Can ridge regression be used in the presence of categorical predictors?

Question

I have a regression problem and I am thinking of using ridge regression. One of the predictors is subject's gender, which is a categorical variable. How to take care of this variable for ridge regression modeling? Can it be encoded as $0$ and $1$? What to do with a categorical variable with more than $2$ categories?

usεr11852 · Accepted Answer · 2015-12-10T19:58:11.900

6

You are correct to assume that a categorical variable is encoded as indicator function/vector in your design matrix $X$; this is standard. To that respect, usually one of the levels is omitted and subsequently treated as baseline (if not you would have surely a rank-deficient design matrix when incorporating an intercept).

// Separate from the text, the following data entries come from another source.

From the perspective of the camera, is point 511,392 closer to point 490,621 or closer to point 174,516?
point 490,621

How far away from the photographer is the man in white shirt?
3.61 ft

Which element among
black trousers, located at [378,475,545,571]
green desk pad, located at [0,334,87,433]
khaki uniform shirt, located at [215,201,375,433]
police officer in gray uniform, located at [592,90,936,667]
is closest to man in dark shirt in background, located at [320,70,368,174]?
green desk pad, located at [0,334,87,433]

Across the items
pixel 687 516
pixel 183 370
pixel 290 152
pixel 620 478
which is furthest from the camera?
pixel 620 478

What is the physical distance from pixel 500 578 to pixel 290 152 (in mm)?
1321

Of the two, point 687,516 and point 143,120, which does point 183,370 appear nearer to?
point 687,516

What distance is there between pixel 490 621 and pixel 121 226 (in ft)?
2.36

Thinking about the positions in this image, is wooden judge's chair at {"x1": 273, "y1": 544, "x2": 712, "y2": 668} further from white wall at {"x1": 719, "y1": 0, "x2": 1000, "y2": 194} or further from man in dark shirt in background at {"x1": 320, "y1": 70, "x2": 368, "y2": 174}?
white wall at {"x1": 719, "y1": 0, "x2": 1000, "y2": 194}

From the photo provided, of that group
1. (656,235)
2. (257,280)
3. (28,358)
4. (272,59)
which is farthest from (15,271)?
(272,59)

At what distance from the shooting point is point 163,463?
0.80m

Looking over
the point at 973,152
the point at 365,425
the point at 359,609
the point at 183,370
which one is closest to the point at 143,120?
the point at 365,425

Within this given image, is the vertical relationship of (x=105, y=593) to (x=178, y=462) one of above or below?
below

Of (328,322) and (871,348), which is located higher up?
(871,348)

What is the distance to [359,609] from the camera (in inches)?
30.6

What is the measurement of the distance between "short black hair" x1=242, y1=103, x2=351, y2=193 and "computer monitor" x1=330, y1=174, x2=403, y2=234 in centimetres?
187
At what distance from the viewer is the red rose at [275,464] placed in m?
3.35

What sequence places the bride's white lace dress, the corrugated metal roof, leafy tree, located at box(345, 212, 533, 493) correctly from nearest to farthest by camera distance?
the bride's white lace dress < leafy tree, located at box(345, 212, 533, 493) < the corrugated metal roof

If you have a categorical variable with multiple categories you will once more treat is as an indicator function in your design matrix $X$. Just now you will not have a vector but a smaller submatrix. Lets see and example with R:

set.seed(123)
N = 50; # Sample size
x = rep(1:5, each = 10) # Make a discrete variable with five levels
b = 2
a = 3 # Intercept
epsilon = rnorm(N, sd = 0.1)

y = a + x*b + epsilon; # Your dependant variable

xCat = as.factor(x) # Define a new categorical variable based on 'a'

lm0 = lm(y ~ xCat)


MM = model.matrix(lm0) # The model matrix you use
image(x = 1:ncol(MM), y = 1:N, z=t(MM))  # The matrix image used. / Red is zero

As you see the levels 2,3,4 and 5 are encoded as separate indicator variables along the columns 2 to 5. The columns of ones in the column 1 is your intercept, level 1 is automatically omitted as an individual column and is assumed active alongside the intercept.

OK, so what about the ridge parameter $\lambda$? Remember that ridge regression is essentially using a Tikhonov regularized version of the covariance matrix of $X$. ie. $\hat{\beta} = (X^TX + \lambda I)^{-1} (X^T y)$, to generate the estimates $\hat{\beta}$. That is not problem for you if you have discrete (categorical) or continuous variables in your $X$ matrix. The regularization takes part outside the actual variable definition and essentially "amps" the variance across the diagonal of the matrix $X^TX$ (the matrix $X^TX$ can be thought of as a scaled version of covariance matrix when that the elements of $X$ are centred).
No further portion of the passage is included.